The problem is when I try to write back to the datastore (which is mounted as a dataset) I get the following error:

OSError: [Errno 30] Read-only file system: '/mnt/batch/tasks/shared/LS_root/jobs/[...]/wav_test'

I have set the access policy for my datastore to allow read, add, create, write, delete, and list, but I don't think that is the issue because I can already write to the datastore from the Microsoft Azure File Explorer.

Is there a way to mount a datastore directly or through a dataset with write privileges from the azureml python sdk?

Alternatively, is there a better way to preprocess this (audio) data on azure for machine learning?

Thanks!

EDIT: I'm adding an example that illustrates the problem.
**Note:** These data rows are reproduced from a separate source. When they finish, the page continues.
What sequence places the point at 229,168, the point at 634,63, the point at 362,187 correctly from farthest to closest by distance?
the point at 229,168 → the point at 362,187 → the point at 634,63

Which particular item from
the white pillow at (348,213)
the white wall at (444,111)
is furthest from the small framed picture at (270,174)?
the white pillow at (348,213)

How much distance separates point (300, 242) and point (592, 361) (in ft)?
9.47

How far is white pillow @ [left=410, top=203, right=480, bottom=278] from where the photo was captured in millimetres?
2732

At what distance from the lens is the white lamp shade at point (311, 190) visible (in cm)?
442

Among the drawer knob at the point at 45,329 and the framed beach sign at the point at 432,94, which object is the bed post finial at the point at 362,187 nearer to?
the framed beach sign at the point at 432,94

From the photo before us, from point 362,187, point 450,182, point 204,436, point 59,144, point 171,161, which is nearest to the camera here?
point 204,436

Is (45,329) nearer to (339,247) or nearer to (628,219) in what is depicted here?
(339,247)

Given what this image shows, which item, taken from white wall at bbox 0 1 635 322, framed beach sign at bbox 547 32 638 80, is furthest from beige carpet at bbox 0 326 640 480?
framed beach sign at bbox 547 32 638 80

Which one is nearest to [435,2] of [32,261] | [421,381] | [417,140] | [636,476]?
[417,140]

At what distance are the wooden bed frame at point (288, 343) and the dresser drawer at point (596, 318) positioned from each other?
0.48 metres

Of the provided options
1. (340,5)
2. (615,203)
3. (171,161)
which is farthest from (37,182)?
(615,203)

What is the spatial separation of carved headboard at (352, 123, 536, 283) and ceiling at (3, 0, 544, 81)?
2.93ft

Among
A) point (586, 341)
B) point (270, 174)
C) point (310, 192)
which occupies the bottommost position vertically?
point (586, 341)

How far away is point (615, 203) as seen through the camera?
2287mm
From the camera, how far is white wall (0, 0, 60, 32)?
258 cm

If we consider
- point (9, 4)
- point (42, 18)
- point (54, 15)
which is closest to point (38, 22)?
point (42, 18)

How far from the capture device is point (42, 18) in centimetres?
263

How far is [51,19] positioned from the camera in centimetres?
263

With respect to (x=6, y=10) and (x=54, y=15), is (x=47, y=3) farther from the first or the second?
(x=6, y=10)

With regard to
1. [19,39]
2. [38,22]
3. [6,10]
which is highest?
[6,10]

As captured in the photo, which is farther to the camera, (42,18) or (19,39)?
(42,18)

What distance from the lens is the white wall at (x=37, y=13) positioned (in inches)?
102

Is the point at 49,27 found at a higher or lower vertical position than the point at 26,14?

from azureml.core import Workspace, Dataset, Datastore
import os

ws = Workspace.from_config()
ds = Dataset.get_by_name(ws, name='birdsongs_alldata')

mount_context = ds.mount()
mount_context.start()

os.listdir(mount_context.mount_point)

output:

['audio_10sec', 'mp3', 'npy', 'resources', 'wav']

So the file system is mounted and visible.

# try to write to the mounted file system
outfile = os.path.join(mount_context.mount_point, 'test.txt')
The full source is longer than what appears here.